◆ **Tasks and exercises**
1. In the Pentadesma butyracea text, turn the paragraph beginning "Pentadesma butyracea is a tree native" into a short bulleted list that keeps its main facts.
2. According to the Pentadesma butyracea text, what animal pollinates the tree's flowers?
3. Write a continuation of the Pentadesma butyracea text, picking up after its final sentence.

---------- Selected excerpt ----------

Scientific classification
- Kingdom: Plantae
- Clade: Tracheophytes
- Clade: Angiosperms
- Clade: Eudicots
- Clade: Rosids
- Order: Malpighiales
- Family: Clusiaceae
- Genus: Pentadesma
- Species: P. butyracea
- Binomial name: Pentadesma butyracea Sabine 1824
- Synonyms: Pentadesma kerstingii Engl. ex Volkens; Pentadesma lecomteana Pierre ex A.Chev.; Pentadesma leptonema Pierre; Pentadesma leptonema var. klainei Pierre ex A.Chev.; Pentadesma leucantha A.Chev.; Pentadesma nigritana Baker f.; Pentadesma ogoouensis Baudon [fr]; Pentadesma parviflora Exell;

= Pentadesma butyracea =

- Genus: Pentadesma
- Species: butyracea
- Authority: Sabine 1824
- Conservation status: LC
- Synonyms: Pentadesma kerstingii Engl. ex Volkens, Pentadesma lecomteana Pierre ex A.Chev., Pentadesma leptonema Pierre, Pentadesma leptonema var. klainei Pierre ex A.Chev., Pentadesma leucantha A.Chev., Pentadesma nigritana Baker f., Pentadesma ogoouensis Baudon, Pentadesma parviflora Exell

Species of tree

Pentadesma butyracea is a tree native to the forests of tropical Africa from Sierra Leone to Cameroon. It has multiple uses, the main one being the manufacture of a kind of butter called "kpangnan butter" similar to shea butter. The timber is used in cabinetmaking and construction.

It is sometimes called African butter tree.

== Description ==
Pentadesma butyracea has a straight, cylindrical bole without buttress and an average height of 20 m.. It bears large bright red flowers, giving edible berries whose seed is used to make butter.

The flowers of the butter tree are pollinated by the Woermann's bat.

---------- Study material ----------

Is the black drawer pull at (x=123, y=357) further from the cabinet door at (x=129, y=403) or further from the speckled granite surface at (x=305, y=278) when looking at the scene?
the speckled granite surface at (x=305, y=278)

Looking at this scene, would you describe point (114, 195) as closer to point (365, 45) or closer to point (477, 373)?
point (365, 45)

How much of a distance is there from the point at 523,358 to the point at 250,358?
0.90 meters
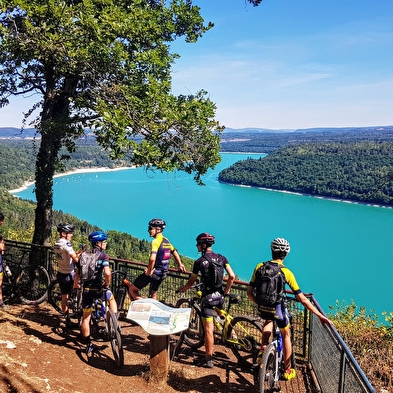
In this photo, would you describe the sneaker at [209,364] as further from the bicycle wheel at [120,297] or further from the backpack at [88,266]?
the bicycle wheel at [120,297]

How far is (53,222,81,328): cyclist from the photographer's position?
17.5 feet

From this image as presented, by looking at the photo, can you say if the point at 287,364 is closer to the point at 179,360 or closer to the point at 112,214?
the point at 179,360

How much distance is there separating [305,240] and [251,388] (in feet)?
232

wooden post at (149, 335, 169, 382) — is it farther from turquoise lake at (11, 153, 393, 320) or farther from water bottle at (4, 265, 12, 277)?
turquoise lake at (11, 153, 393, 320)

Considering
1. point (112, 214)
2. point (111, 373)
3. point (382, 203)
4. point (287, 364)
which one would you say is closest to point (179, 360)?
point (111, 373)

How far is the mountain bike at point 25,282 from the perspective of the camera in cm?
673

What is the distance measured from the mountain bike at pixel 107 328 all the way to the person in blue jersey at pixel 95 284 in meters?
0.08

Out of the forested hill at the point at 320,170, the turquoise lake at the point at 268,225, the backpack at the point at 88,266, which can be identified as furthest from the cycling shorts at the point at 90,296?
the forested hill at the point at 320,170

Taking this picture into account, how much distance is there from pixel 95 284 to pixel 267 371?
86.8 inches

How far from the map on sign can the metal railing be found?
129cm

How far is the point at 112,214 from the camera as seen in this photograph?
309ft

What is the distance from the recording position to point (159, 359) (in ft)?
14.0

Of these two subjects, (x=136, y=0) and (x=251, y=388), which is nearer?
(x=251, y=388)

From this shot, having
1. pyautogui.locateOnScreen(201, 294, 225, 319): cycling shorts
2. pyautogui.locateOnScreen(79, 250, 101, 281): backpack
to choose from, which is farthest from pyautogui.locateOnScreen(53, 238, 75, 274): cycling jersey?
pyautogui.locateOnScreen(201, 294, 225, 319): cycling shorts
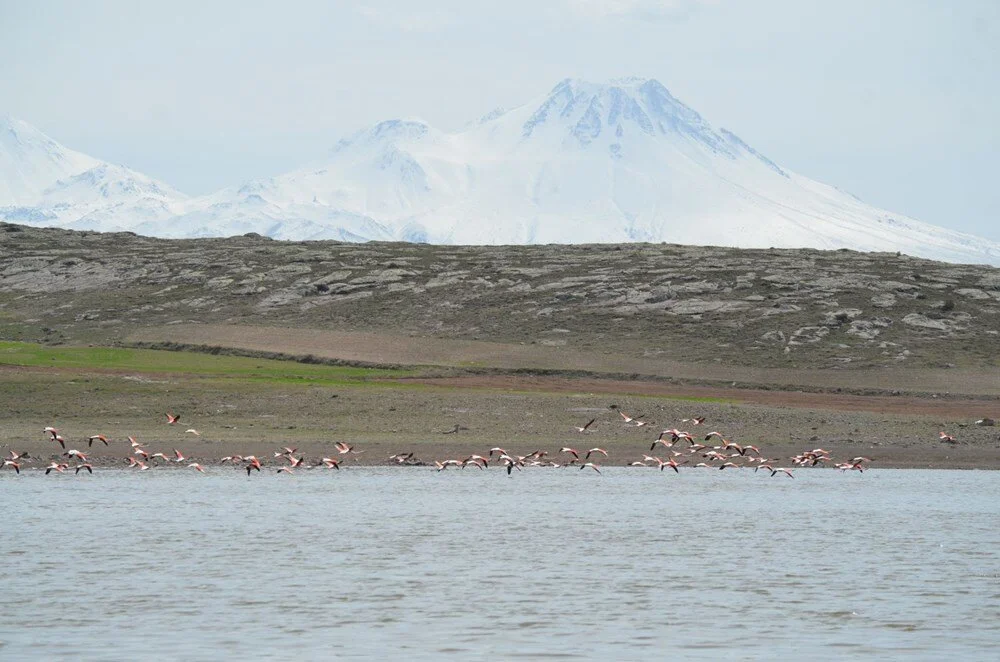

----------

◆ **Responses to the exercise**
1.
- Tree native to the forests of tropical Africa, from Sierra Leone to Cameroon
- Has multiple uses
- Main use: making "kpangnan butter," similar to shea butter
- Timber used in cabinetmaking and construction

2. Woermann's bat.

3.
== Uses ==
The seeds are used to make kpangnan butter also called painya, kanya in Benin, kanga in Sierra Leone, akpoto in Togo among others. This butter can be stored for one to three years without going rancid.

Kpangnan is traded locally, particularly in central Togo and Benin. It is occasionally sold in the US and Europe as "yellow shea butter", In reality, shea butter and kpangnan are extracted from two different tree species and have noticeably different scents, appearances and textures. A feature unique to kpangnan butter is its high stigmasterol content (around 45% of the sterol content). Stigmasterol is the sterol unsaturated vegetable fat usually found in plant parts such as calabar bean, soybean oil, rapeseed oil, and cocoa butter. Stigmasterol is used as a base material in the production of synthetic progesterone, but has other interesting properties. Research shows that stigmasterol can reduce the risk of certain cancers, including ovarian cancer.

Like shea butter, kpangnan has been harvested in West Africa for generations. It is used in cosmetics (for hair, to moisturize the skin), as edible oil, and for the manufacture of traditional soaps.